| |
| |
| |
Boekbesprekingen
Hubert Colleye: Idées du temps (2e série). Librairie Pax, Liége, 1936. 236 p. 14 fr.
Dertien essays, waarin de katholieke, beter de christelijke levensbeschouwing als de ‘conditio sine qua non’ voor de kunst wordt vooropgesteld. Niet het humanisme, noch het intellect vervangen het bovennatuurlijke. Vooral Frankrijk keert zich van het christianisme af. (Renan, Barrès, de Montherlant). De auteur heeft een groote bewondering voor Léon Bloy, Claudel, Gertrude von Le Fort, Malègne. Vlot, onderhoudend en vooral met overtuiging geschreven. De apologetische toon is soms te sterk.
P.D.V.
| |
Geert Grub: Alkaloïden (lieve en stoute verzen). Uitgave Dienen, Kapellen, 1935.
Dat zooveel gemeenplaatsen, zoowel onwelvoeglijk- en platheden ernstig kunnen opgenomen worden, begrijp ik niet. De poëzie kan hier niet bij winnen, heeft er niet bij gewonnen. Zij is eigenlijk zoek geraakt.
P.D.V.
| |
J. Dierckx: Stellen en spreken (4e graad, laagste klassen Normaalen Middelb. onderwijs). Uitgeversfirma A. De Boeck, Brussel, 1936.
Een boekje dat meer dan welkom is.
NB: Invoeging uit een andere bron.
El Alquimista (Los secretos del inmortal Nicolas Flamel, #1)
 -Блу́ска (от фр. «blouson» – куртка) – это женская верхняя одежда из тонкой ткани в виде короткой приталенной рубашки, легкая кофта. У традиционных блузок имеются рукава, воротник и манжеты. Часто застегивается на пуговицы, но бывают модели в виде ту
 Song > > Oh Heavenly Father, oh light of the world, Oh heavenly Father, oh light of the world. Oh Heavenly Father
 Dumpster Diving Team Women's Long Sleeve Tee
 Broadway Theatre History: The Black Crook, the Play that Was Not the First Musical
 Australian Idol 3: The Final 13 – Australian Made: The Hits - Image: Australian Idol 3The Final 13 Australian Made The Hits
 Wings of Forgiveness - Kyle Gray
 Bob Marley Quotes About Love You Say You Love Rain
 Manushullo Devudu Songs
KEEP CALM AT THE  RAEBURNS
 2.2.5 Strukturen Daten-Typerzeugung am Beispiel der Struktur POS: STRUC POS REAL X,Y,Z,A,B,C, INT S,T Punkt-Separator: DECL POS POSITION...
Nu de aandacht der paedagogen weer gericht is op de kennis van het milieu komt het op het geschikte oogenblik. Wellicht hadden hier en daar andere (jongere en betere) stilisten mogen aangehaald, werd b.v. niet genoeg den nadruk gelegd op het moderne leven (architectuur, schilderijen, instrumenten, e.d.) Het werkje vult Mussche's Woordenschat langs de praktische zijde aan.
P.D.V.
| |
B. Roest Crollius: Land van verlangen. Roman, N.V. Uitgave C.A.J. Van Dishoeck, Bussum, 1936.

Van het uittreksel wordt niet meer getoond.